Arguably, the relationship between health, social care, ageing and poverty will become more prominent over the next 10 years. We need to find new solutions with local authority and voluntary partners.
Third, that all health and social care services receive - through a national independent quality assurance system - acceptable, good or excellent ratings for health and social care. This independent assurance system would make sure that clinical outcomes and priorities were vigorously assessed, as well as the more basic process and hygiene factors.
I would be more directive on care pathways set up to reduce our major killers and would expect independent assurance that clinicians and organisations were following them and not just ignoring or opting out of them in the current discretionary manner.
Fourth, that public and patient satisfaction levels exceed 75 and 80 per cent respectively for general approval of the NHS and clinical services. Also, that satisfaction ratings form part of the pay settlement with NHS staff to ensure the hefty interests of staff and providers do not outweigh the voice of the consumer and patient through a monopoly social insurance system.
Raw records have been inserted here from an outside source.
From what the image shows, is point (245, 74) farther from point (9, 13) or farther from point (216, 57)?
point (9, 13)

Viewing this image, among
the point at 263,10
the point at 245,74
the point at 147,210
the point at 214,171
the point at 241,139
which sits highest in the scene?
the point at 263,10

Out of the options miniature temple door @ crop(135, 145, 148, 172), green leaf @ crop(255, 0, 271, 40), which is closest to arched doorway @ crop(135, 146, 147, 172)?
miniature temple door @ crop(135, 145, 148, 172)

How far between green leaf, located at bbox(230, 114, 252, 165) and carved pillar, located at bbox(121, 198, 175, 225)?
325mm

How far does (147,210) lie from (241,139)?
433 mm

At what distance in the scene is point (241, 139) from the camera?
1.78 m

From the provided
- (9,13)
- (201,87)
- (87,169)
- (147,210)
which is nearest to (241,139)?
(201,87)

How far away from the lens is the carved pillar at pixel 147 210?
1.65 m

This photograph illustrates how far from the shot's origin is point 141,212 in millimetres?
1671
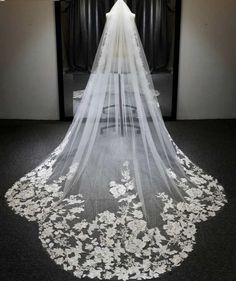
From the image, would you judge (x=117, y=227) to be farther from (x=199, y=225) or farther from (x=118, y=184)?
(x=199, y=225)

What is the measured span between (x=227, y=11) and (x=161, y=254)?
3.70 m

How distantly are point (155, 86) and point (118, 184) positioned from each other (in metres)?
2.16

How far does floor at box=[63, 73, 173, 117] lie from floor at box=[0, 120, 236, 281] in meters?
0.26

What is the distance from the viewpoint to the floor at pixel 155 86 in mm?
4719

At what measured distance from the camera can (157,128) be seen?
3.16 meters

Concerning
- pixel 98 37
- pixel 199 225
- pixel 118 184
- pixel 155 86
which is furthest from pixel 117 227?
pixel 98 37

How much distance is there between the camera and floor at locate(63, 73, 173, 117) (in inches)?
186

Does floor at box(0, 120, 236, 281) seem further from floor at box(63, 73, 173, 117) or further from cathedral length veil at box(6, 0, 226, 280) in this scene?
floor at box(63, 73, 173, 117)

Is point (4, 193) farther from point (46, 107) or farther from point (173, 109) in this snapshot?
point (173, 109)

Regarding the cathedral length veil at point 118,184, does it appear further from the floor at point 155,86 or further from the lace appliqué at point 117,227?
the floor at point 155,86

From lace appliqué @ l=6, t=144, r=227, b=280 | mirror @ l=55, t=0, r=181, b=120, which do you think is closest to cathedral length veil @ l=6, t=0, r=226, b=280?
lace appliqué @ l=6, t=144, r=227, b=280

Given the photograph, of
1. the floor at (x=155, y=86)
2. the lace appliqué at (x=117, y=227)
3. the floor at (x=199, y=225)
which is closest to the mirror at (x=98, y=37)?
the floor at (x=155, y=86)

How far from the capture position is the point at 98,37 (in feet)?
14.8

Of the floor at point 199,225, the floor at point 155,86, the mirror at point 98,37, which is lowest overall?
the floor at point 199,225
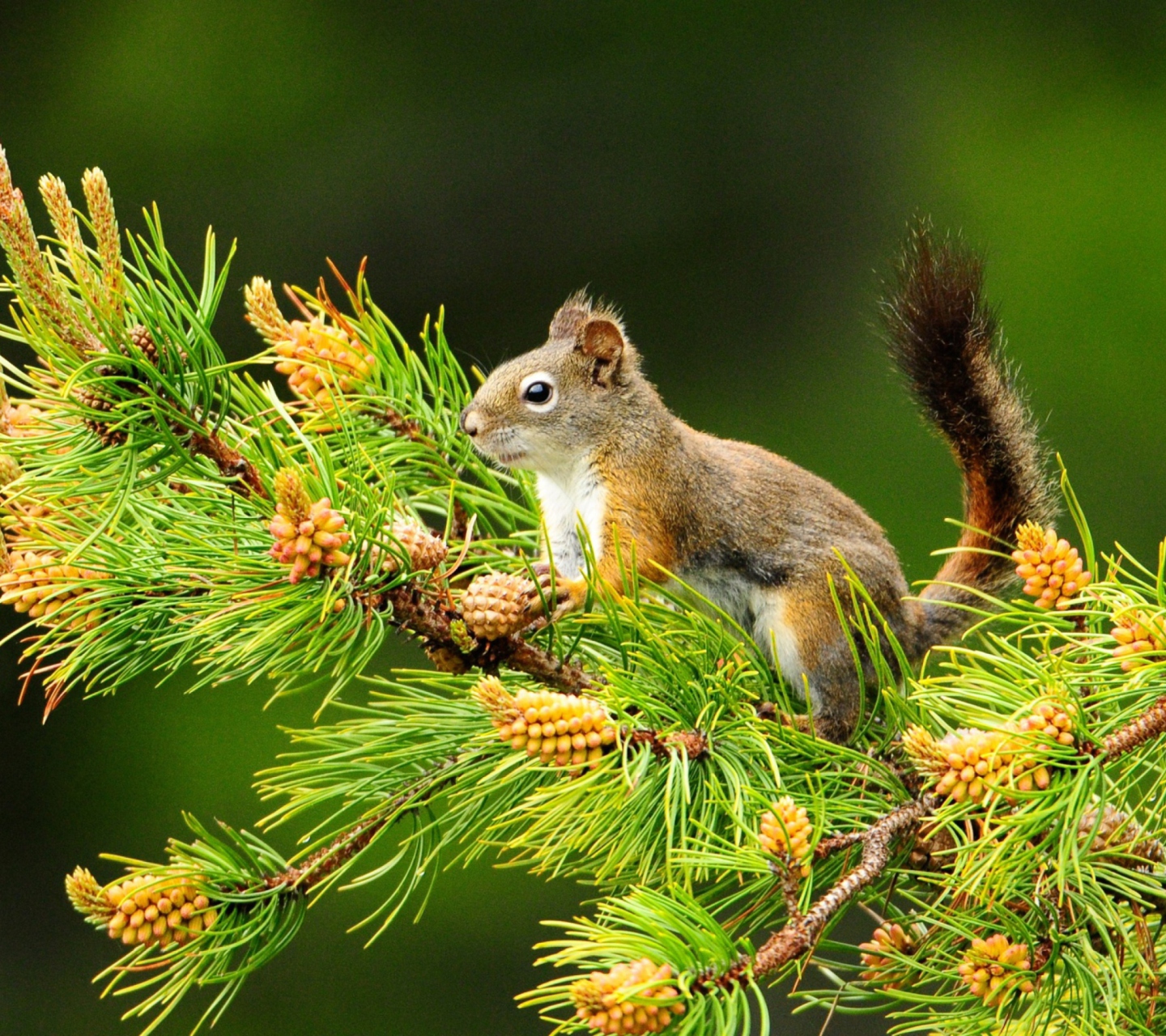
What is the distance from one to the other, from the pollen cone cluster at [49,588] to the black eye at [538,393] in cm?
51

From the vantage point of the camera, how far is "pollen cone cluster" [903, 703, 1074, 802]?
54 centimetres

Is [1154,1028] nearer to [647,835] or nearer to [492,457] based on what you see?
[647,835]

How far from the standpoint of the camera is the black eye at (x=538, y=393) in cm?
118

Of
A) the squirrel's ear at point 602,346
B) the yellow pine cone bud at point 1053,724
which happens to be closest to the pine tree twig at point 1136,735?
the yellow pine cone bud at point 1053,724

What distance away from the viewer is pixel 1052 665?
1.91ft

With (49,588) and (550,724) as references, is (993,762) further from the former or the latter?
(49,588)

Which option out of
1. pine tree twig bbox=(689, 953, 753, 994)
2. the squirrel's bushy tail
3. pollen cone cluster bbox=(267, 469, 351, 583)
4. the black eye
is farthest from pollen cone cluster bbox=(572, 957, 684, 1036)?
the black eye

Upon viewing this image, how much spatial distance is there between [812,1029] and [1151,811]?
2.00 meters

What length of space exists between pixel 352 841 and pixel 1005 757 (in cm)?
33

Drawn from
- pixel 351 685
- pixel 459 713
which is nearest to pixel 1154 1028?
pixel 459 713

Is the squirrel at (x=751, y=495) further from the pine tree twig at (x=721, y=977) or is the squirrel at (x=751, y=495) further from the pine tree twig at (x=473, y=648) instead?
the pine tree twig at (x=721, y=977)

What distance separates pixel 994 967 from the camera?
609 millimetres

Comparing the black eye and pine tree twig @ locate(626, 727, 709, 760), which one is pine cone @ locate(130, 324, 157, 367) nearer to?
pine tree twig @ locate(626, 727, 709, 760)

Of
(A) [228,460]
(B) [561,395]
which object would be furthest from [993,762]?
(B) [561,395]
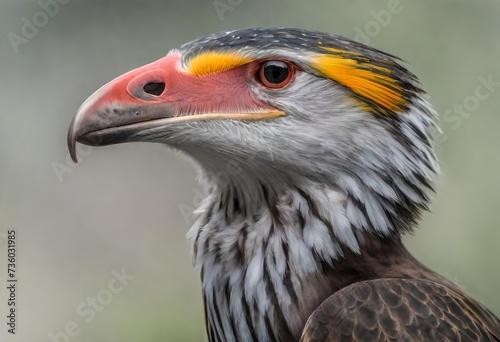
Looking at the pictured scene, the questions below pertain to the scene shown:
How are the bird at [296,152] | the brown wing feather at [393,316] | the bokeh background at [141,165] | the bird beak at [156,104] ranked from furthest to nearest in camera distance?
the bokeh background at [141,165]
the bird at [296,152]
the bird beak at [156,104]
the brown wing feather at [393,316]

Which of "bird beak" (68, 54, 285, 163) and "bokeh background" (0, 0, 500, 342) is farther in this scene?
"bokeh background" (0, 0, 500, 342)

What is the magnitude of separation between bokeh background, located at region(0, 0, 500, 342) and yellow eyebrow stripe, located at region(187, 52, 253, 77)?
9.74 ft

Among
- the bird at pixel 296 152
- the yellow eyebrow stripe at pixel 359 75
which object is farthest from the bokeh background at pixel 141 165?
the yellow eyebrow stripe at pixel 359 75

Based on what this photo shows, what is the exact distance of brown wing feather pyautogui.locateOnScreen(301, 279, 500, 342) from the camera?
2664mm

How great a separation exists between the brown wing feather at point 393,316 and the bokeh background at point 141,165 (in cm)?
323

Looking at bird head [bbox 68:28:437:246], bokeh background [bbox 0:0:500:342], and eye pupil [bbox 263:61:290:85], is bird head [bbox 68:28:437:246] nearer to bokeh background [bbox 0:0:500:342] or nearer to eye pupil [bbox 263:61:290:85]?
eye pupil [bbox 263:61:290:85]

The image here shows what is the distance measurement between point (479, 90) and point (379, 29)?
1027 mm

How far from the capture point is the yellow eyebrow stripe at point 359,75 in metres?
2.97

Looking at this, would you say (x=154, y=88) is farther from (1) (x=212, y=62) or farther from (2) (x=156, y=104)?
(1) (x=212, y=62)

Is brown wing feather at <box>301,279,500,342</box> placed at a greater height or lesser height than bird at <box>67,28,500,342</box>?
lesser

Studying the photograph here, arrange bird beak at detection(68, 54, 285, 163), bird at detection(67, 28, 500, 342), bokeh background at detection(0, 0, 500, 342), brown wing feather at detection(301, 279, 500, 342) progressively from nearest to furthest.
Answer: brown wing feather at detection(301, 279, 500, 342) → bird beak at detection(68, 54, 285, 163) → bird at detection(67, 28, 500, 342) → bokeh background at detection(0, 0, 500, 342)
This is a vastly under-developed and under-exploited form of accountability. Staff and pay systems should be linked to an unrelenting focus on patient satisfaction as this would drive out many of the professional or tribal issues that still beset the NHS.
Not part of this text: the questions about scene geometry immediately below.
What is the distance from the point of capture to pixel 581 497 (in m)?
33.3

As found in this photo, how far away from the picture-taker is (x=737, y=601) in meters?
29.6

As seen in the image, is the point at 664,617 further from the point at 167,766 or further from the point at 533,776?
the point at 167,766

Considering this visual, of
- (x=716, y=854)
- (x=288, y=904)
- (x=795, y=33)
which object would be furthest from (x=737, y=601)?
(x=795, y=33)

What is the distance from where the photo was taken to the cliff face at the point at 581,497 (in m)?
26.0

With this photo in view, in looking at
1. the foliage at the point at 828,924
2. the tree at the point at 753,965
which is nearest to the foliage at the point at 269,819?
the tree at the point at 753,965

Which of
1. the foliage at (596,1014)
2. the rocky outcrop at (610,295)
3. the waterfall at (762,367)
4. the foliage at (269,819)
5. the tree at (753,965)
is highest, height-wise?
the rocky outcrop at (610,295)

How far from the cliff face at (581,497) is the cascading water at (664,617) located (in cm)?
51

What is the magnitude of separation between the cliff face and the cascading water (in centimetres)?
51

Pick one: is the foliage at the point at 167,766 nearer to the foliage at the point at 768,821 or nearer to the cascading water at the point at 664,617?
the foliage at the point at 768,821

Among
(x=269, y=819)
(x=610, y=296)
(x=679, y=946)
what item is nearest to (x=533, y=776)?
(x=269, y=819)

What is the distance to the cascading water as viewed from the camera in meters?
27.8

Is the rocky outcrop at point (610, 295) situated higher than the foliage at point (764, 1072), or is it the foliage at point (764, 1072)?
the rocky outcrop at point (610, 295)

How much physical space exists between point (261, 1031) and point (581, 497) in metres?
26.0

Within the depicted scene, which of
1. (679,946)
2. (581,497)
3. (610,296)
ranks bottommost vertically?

Finally, that the health system, and each organisation in it, produces a surplus of 1-3 per cent a year and that this surplus is reinvested in public health and patient care through clinical services, education or research.
Respect for money and the discipline of managing cash need to be driven through the system to ensure that staff respect the wishes of taxpayers as one of the major shareholders in a social insurance system.
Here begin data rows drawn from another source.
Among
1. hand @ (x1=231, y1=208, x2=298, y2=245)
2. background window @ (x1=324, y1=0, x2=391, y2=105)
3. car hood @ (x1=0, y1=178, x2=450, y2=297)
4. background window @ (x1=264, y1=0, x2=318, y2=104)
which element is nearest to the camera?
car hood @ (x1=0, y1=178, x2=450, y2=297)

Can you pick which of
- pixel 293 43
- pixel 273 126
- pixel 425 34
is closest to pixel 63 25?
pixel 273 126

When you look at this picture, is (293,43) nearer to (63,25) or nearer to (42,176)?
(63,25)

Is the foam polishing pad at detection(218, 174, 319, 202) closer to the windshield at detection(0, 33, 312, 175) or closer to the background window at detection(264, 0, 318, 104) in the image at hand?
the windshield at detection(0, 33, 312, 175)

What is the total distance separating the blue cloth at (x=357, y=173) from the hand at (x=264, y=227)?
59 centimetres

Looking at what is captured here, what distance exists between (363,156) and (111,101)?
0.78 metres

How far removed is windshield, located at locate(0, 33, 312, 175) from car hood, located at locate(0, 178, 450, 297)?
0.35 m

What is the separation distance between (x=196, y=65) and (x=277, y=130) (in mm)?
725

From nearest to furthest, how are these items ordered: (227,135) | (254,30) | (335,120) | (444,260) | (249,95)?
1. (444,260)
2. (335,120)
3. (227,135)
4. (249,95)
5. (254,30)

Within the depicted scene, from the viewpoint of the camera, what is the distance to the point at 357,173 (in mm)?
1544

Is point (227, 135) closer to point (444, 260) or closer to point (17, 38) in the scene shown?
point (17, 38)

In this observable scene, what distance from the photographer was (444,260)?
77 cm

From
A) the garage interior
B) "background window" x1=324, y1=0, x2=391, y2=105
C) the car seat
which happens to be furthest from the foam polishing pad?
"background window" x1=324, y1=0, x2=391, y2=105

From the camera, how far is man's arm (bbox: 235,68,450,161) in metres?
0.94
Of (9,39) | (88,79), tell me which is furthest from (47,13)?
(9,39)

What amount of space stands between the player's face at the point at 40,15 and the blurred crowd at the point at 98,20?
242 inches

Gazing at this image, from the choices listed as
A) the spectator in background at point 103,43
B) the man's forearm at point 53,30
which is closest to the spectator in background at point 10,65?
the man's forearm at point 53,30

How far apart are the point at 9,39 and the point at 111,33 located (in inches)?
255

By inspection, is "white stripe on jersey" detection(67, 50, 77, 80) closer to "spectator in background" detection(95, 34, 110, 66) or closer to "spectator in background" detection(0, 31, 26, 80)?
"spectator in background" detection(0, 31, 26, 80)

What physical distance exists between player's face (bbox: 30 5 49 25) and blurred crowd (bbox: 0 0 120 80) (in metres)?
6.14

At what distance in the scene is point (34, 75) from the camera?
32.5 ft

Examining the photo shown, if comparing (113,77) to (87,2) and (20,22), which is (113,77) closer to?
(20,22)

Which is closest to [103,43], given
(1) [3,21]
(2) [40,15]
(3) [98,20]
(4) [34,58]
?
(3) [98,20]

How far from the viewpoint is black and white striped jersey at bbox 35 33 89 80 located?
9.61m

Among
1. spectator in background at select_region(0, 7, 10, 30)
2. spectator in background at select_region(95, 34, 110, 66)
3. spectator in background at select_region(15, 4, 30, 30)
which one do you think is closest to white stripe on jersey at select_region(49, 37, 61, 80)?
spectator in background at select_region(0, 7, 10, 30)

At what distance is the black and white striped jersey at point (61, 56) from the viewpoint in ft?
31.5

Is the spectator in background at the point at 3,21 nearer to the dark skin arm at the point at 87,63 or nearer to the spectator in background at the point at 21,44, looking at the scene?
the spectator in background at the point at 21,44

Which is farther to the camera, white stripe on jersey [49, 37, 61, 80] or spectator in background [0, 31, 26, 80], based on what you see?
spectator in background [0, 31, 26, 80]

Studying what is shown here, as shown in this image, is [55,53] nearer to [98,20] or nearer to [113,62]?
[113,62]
I am sure it is much more complicated than that, but we need to distinguish between legitimate political control and inappropriate political interference. Setting health and social care outcomes is a duty and a legitimate form of involvement for politicians. Of course, it is only a short step from input to interference and this is what has happened over the past 60 years. Fortunately, we now have good examples of how a new approach can make matters better.
It is a little too early to say whether the pioneers of the hotly contested foundation trust policy were right, but we can point to a body of evidence that suggests performance and responsiveness has improved across foundation trusts.
Being a foundation trust is no magic solution but, from my experience at University Hospital Birmingham foundation trust, staff feel more accountable for solutions and you certainly cannot blame your performance on anybody else. It is just very sensible management.
The difference is that you have legal power and autonomy and, while critics might argue that these freedoms have not been rapidly capitalised on, they are very real and give you a different outlook. I would like this extended to commissioners.
Independence, not reform
It is here that I take issue with Sir Gerry and Ian Smith. Mr Smith argues that the DoH and politicians can simply decentralise, de-politicise and de-bureaucratise - but this has all been tried before. That is why reform has become a byword for bungled, time-consuming and energy-sapping reorganisation.
If you want it to work properly, create a charter for NHS independence, then new legal freedoms for providers and commissioners that remove direct, day-to-day political control.
As for the arguments put forward in the BBC2 series, it is not just a matter of making the chief executive walk the floor and urge improved performance from staff.
If organisations take more legal responsibility, then a new form of accountability should apply to staff. But it is about holding them to account in a different manner.
Mark Britnell is chief executive of NHS South Central.